Reputation: 113
I have deployed a 3-node AWS ElasticMapReduce cluster bootstrapped with Apache Spark. From my local machine, I can access the master node by SSH:
ssh -i <key> [email protected]
Once ssh'd into the master node, I can access PySpark via pyspark
.
Additionally, (although insecure) I have configured my master node's security group to accept TCP traffic from my local machine's IP address specifically on port 7077
.
However, I am still unable to connect my local PySpark instance to my cluster:
MASTER=spark://ec2-master-node-public-address:7077 ./bin/pyspark
The above command results in a number of exceptions and causes PySpark to unable to initialize a SparkContext object.
Does anyone know how to successfully create a remote connection like the one I am describing above?
Upvotes: 11
Views: 2321
Reputation: 140
I have done something similar where in I connected the spark installed in an ec2 machine to the Master node of a Hadoop cluster.

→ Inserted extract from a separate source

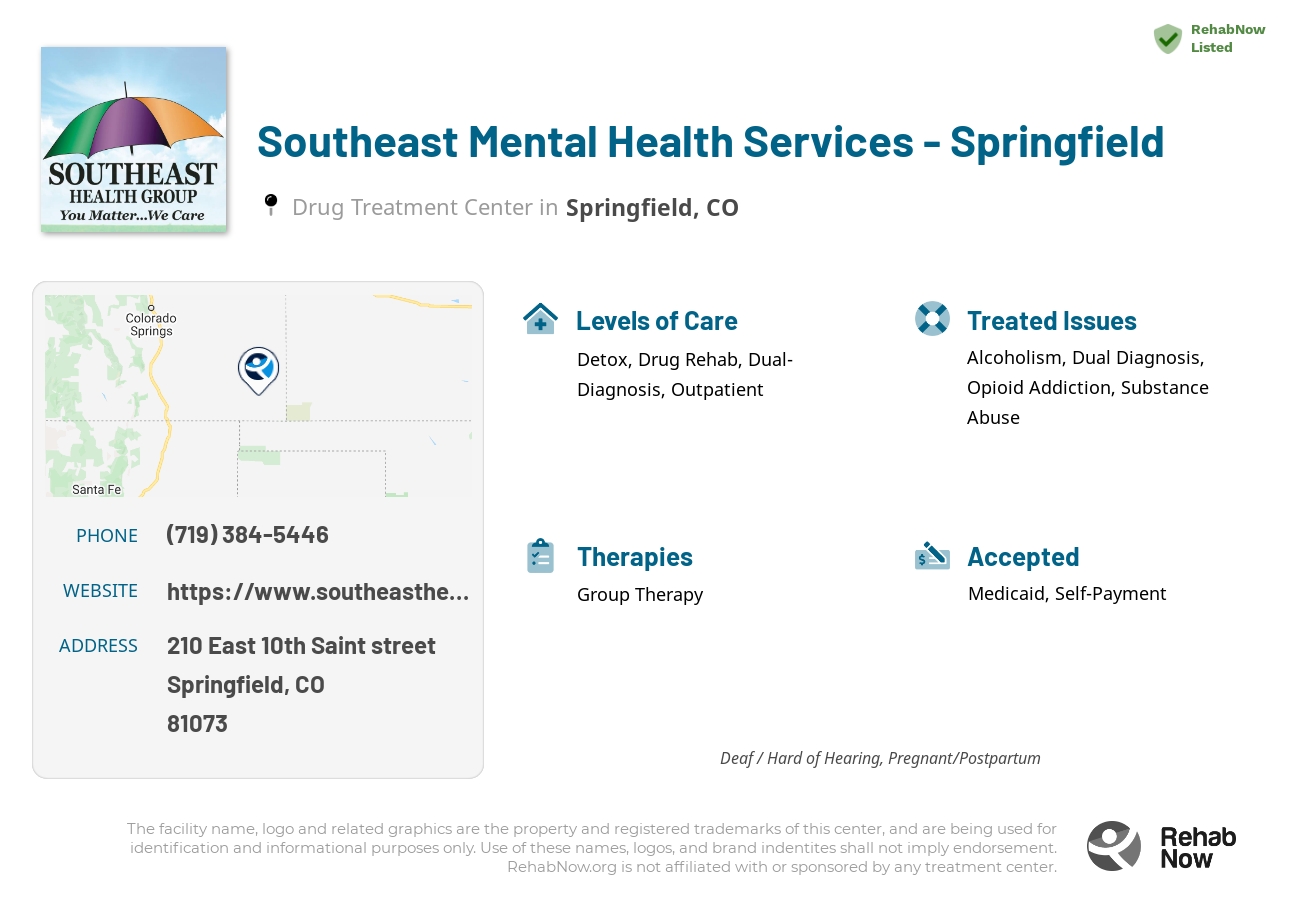 Helpful reference information for Southeast Mental Health Services - Springfield, a drug treatment center in Colorado located at: 210 210 East 10th Saint street, Springfield, CO 81073, including phone numbers, official website, and more. Listed briefly is an overview of Levels of Care, Therapies Offered, Issues Treated, and accepted forms of Payment Methods.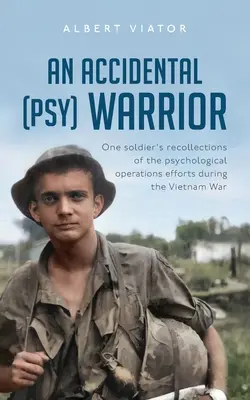 Náhodný (psy)bojovník: Vzpomínky jednoho vojáka na psychologické operace během války ve Vietnamu - An Accidental (psy) Warrior: One soldier's recollections of the psychological operations efforts during the Vietnam War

Make sure the access from ec2 to Hadoop master node is properly configured
import os
from pyspark.sql import SparkSession
os.environ['HADOOP_CONF_DIR']='/etc/hadoop/hadoop/etc/hadoop'
os.environ['YARN_CONF_DIR']='/etc/hadoop/hadoop/etc/hadoop'
spark = SparkSession.builder \
.appName("MySparkApp") \
.master("yarn") \
.config("spark.hadoop.fs.defaultFS", "<master_ip>:9000") \
.config("spark.hadoop.yarn.resourcemanager.address", "<master_ip>:8040") \
.config("spark.hadoop.yarn.resourcemanager.scheduler.address", "<master_ip>:8030") \
.getOrCreate()
Upvotes: 0
Reputation: 40360
Unless your local machine is the master node for your cluster, you cannot do that. You won't be able to do that with AWS EMR.
Upvotes: -1